Programming Languages#
This chapter provides a general introduction to programming languages and then focuses on a particular language: Python. The historic hero introduced in these notes is Grace Hopper. She was the first programmer of the Harvard Mark I computer. She was responsible for the development of some of the first programming languages.
Note
The slides for this chapter are available within the book content.
Historic hero: Grace Hopper#
Grace Brewster Murray Hopper (depicted in Fig. 17 was a computer scientist. She was the first programmer of the Harvard Mark I, i.e. a general-purpose electromechanical computer. The Harvard Mark I was used during the Second World War, fully-inspired by Babbage’s Analytical Engine. She pushed for the need of having machine-independent programming languages. This idea brought her in the development of COBOL, one of the first high-level programming languages, which is still used today for some applications.
COBOL (i.e. the common business-oriented language) is a programming language designed for business use. It brings a quite extensive use of English terms for describing the operations of a program. For the very first time, the idea of adopting English for commands made the programming language a bit more verbose and more readable and even self-documenting. Just for making an example, in today’s languages if we want to compare if the value assigned to a variable x
is greater than the one assigned to another variable y
we should use x > y
. In COBOL, the same comparison is made with the following instruction: x IS GREATER THAN y
.

Fig. 17 Portrait of Grace Hopper. Picture by James S. Davis, source: Wikipedia.#
A brief history of programming languages#
After the Second World War, people have developed several programming languages according to several design principles and intended usage in terms of the computational problems to be solved. While all of them, in principle, make it possible to develop solutions for any solvable computational problem, some of them are more suited for a specific domain than others. For instance, COBOL has been developed for business applications, while FORTRAN was designed to deal with scientific computing.

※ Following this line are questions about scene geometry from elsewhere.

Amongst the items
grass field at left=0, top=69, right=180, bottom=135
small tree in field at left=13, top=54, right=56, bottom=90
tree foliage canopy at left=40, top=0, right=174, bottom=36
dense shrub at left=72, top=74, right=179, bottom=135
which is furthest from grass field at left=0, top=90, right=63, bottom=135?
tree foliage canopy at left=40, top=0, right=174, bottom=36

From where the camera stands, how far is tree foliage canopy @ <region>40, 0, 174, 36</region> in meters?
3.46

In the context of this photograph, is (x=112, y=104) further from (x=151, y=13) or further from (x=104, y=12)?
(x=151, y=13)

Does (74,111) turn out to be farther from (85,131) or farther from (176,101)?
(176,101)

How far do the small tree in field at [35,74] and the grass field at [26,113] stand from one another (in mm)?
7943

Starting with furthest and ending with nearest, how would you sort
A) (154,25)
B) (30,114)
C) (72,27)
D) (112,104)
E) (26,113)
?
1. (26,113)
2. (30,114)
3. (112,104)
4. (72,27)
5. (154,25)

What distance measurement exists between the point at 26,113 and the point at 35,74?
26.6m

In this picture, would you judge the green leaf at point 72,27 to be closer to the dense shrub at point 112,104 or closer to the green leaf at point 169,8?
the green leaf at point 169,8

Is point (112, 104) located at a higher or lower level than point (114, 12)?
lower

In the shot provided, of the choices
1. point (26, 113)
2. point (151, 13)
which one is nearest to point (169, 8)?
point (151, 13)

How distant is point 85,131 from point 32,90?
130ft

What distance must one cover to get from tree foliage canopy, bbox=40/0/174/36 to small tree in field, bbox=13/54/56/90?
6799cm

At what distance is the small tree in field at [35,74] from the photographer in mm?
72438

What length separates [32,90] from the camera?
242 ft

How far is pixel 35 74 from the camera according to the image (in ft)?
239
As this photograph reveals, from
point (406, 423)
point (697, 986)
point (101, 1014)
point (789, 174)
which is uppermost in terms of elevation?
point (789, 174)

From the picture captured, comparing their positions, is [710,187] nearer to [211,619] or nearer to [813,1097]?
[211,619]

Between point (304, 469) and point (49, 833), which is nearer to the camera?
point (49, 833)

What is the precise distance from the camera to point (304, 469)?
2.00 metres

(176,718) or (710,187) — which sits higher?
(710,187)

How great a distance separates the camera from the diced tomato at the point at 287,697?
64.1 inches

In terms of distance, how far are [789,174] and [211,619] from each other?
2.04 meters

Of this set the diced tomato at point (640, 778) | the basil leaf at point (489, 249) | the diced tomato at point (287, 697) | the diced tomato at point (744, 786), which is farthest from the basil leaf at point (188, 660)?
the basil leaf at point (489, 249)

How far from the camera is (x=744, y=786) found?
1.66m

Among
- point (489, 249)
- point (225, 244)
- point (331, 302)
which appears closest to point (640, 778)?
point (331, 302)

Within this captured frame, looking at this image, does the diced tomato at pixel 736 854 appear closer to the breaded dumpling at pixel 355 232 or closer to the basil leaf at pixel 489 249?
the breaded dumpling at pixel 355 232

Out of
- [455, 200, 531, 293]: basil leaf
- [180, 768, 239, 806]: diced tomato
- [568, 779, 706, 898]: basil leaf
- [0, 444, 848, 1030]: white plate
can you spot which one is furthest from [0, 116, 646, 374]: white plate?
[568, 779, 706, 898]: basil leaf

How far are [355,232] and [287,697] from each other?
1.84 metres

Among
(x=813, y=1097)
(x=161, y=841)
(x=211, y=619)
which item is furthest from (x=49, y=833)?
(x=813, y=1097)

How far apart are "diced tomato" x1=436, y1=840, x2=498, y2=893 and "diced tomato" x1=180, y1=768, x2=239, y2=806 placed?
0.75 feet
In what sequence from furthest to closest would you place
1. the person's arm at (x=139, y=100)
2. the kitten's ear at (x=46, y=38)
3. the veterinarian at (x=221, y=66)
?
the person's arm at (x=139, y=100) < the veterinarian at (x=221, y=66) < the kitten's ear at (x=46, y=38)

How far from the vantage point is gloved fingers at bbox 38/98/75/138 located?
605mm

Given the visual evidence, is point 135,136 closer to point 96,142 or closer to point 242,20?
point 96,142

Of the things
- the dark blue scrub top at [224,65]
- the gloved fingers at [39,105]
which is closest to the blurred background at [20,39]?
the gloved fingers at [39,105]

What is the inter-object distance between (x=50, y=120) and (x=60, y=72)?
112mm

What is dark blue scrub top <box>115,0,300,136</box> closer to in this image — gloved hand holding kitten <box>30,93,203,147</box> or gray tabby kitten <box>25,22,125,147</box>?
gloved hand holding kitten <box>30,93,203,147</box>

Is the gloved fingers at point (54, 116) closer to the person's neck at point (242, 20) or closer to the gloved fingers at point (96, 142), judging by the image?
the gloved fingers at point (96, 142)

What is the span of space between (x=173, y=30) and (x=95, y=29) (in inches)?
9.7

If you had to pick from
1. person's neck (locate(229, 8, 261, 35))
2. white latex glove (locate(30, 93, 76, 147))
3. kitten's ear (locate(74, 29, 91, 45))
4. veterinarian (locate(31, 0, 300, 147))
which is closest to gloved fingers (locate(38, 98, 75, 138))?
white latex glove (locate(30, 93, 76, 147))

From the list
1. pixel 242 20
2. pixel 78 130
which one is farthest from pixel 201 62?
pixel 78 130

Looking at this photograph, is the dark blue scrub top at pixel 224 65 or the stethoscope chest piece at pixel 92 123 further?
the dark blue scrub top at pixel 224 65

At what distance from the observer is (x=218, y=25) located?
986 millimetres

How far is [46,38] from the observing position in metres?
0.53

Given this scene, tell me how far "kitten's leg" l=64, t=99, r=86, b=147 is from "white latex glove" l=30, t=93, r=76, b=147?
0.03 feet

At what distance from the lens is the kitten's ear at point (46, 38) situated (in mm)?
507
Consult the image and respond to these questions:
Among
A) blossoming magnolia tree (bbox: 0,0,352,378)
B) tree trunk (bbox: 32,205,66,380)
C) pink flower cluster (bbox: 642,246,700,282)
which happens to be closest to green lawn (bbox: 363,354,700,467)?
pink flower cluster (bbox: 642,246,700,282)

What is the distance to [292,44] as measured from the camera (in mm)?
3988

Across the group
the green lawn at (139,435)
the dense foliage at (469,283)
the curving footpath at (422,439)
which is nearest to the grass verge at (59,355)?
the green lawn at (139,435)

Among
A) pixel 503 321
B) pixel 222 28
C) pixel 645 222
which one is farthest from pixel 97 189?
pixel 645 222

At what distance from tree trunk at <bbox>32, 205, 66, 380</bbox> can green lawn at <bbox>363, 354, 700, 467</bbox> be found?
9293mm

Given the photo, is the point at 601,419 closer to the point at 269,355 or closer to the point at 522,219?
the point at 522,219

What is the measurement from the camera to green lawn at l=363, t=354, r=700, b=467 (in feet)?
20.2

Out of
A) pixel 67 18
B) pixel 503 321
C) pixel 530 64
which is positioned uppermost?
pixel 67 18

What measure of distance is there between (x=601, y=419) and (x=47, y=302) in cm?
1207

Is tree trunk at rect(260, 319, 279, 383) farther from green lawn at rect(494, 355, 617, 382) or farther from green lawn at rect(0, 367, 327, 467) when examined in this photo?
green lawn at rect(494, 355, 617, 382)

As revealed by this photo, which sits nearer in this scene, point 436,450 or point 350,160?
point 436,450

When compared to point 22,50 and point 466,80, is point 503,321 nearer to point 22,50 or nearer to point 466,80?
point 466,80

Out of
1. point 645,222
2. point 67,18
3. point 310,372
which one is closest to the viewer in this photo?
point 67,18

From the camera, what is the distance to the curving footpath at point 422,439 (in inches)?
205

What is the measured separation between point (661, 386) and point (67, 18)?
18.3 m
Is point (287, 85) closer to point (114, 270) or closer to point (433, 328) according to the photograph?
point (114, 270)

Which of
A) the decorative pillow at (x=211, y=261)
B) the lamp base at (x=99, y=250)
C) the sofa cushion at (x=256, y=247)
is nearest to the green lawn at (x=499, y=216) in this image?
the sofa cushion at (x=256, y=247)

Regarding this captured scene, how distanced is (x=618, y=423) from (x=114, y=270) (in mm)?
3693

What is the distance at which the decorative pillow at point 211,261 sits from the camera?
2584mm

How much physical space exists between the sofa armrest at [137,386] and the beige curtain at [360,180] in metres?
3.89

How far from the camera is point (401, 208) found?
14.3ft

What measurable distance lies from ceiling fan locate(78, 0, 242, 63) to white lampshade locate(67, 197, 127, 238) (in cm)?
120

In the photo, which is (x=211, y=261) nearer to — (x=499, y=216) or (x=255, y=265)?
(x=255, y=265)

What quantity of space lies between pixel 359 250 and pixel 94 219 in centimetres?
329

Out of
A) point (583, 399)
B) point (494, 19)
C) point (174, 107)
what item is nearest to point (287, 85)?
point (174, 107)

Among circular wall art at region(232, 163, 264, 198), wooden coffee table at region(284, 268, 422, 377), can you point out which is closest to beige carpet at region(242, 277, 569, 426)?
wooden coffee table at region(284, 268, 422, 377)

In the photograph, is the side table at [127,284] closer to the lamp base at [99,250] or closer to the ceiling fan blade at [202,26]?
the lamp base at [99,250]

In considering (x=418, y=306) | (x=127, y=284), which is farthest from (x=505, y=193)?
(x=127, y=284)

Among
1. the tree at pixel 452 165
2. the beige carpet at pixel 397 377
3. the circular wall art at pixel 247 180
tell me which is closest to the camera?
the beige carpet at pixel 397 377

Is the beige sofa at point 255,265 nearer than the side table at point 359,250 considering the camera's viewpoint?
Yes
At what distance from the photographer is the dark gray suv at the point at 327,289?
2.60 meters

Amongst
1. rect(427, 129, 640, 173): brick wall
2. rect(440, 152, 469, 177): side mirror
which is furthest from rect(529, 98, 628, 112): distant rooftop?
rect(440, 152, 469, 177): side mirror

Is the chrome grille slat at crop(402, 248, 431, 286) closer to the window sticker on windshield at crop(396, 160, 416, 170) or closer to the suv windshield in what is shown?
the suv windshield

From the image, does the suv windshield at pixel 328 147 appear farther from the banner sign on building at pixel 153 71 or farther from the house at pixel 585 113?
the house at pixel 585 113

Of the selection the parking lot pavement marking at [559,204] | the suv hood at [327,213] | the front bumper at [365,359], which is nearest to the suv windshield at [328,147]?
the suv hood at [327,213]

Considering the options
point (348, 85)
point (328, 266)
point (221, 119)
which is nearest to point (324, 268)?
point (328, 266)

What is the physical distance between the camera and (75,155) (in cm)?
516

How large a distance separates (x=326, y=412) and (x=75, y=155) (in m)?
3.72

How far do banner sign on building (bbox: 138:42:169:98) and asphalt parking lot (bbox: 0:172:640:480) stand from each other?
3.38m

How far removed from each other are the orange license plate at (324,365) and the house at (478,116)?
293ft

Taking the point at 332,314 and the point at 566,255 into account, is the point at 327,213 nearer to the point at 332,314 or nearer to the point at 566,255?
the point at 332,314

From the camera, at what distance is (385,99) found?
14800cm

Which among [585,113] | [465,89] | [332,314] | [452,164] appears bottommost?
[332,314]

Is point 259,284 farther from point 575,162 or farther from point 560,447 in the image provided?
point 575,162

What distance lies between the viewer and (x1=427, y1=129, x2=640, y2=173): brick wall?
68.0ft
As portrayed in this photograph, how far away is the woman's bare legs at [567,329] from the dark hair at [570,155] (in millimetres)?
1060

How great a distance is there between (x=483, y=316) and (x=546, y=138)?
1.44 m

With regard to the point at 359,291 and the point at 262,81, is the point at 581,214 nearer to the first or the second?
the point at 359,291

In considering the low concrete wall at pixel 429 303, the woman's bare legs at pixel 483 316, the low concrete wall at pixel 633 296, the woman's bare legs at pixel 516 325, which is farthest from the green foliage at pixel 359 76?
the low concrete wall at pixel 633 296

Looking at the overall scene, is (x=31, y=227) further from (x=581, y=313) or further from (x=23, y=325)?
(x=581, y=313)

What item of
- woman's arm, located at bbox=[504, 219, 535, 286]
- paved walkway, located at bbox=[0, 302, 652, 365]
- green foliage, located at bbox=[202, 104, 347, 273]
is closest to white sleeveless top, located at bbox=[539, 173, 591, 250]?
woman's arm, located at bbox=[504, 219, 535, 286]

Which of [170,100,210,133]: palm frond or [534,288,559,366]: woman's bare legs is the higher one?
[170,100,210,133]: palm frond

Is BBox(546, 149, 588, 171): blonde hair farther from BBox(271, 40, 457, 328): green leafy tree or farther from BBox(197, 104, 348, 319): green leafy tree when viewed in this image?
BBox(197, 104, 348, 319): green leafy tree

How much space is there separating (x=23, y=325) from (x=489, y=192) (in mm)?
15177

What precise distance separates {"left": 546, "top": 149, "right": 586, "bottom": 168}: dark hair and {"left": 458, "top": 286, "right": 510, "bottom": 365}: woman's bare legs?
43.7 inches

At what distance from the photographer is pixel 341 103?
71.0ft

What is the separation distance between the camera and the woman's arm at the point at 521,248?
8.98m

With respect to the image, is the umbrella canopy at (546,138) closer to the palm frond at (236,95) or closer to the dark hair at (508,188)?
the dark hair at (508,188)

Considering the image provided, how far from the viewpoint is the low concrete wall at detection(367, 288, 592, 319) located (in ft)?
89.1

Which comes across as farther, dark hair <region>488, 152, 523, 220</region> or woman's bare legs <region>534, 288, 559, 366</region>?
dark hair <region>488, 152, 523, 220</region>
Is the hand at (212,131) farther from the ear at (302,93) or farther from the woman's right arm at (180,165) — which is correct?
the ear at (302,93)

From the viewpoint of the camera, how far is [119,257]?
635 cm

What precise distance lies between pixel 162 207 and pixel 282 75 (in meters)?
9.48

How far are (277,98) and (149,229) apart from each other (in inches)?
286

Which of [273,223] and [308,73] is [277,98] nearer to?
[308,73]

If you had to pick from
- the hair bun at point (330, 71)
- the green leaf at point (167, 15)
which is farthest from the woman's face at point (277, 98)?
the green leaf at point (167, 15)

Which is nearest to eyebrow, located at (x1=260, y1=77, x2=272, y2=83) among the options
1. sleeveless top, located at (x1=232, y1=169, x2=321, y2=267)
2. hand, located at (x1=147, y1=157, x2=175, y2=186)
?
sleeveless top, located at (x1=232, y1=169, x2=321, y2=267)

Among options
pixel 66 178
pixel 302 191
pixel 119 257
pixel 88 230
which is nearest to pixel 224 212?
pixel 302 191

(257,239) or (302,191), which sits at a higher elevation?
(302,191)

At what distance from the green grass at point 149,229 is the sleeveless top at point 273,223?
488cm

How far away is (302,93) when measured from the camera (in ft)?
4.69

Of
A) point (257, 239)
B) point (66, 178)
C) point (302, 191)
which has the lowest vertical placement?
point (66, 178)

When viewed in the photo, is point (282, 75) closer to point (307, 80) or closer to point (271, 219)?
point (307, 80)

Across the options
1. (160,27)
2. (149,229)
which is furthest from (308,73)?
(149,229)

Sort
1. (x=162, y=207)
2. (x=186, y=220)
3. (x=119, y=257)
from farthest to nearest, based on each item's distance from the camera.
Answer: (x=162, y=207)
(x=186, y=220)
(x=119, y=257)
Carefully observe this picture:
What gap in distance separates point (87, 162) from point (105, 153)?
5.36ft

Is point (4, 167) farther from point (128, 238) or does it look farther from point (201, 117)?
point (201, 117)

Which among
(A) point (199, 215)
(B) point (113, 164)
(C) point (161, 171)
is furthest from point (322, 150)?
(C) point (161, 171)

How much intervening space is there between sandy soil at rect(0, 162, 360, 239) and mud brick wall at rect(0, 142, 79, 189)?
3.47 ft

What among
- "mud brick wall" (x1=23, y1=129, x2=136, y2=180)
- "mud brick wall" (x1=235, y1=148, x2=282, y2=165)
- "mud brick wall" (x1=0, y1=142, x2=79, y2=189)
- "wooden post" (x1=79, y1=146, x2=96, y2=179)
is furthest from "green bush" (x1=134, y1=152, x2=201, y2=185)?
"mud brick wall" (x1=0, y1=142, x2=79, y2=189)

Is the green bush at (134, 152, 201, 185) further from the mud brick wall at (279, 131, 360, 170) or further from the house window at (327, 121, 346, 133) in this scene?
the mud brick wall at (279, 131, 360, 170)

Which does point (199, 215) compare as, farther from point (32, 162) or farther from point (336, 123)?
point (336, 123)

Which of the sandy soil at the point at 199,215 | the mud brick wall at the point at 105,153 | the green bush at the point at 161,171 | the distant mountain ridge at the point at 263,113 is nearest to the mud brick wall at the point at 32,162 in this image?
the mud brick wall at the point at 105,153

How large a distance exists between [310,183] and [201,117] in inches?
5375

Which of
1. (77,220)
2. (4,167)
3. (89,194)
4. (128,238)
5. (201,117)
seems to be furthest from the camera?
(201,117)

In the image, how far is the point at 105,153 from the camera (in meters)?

While an extensive analysis of all the programming languages is out of the scope of the topics of this book, it is worth mentioning, at least graphically, a timeline of their evolution, shown in Fig. 18. As highlighted in the timeline, we will introduce and use a particular programming language in this course, i.e. Python, according to its third version released in 2006.

Fig. 18 A graphic timeline summary of some of the main programming languages from 1954 to 2017. The different line colour is used only for readability reasons, and it does not have any particular meaning.#
Python#
Python is a high-level programming language for general-purpose programming. It is currently one of the most used languages for programming on the Web for Data Science and Natural Language Processing tasks. The good thing about Python is that it is one of the most simple languages for starting to learn how to program and create software.
In this course, we will use Python in its latest version, i.e. Python 3. Luckily, there are a lot of resources freely available online for learning this language from scratch, such as:
the introductory book Dive into Python 3 [Pil09];
the official documentation of the language;
an online platform for playing with Python 3 without installing any software on your computer;
an interactive online course for learning Python from scratch;
a book introducing all the basic Python features, which is particularly suited for Digital Humanities [Tag18];
another book entirely dedicated to problem solving and algorithms developed in Python [MR11];
a digital book that contains an introduction to Python for the Humanities.
The goal of this chapter is to develop our first algorithm in Python. The algorithm we produce is the one we have introduced in Chapter Algorithms, that can be described informally by the following natural language text:
Consider three different strings as input, i.e. two words and a bibliographic entry of a published paper. The algorithm must return the number 2 if the bibliographic entry contains both words; the number 1 if the bibliographic entry contains only one word; the number 0 otherwise.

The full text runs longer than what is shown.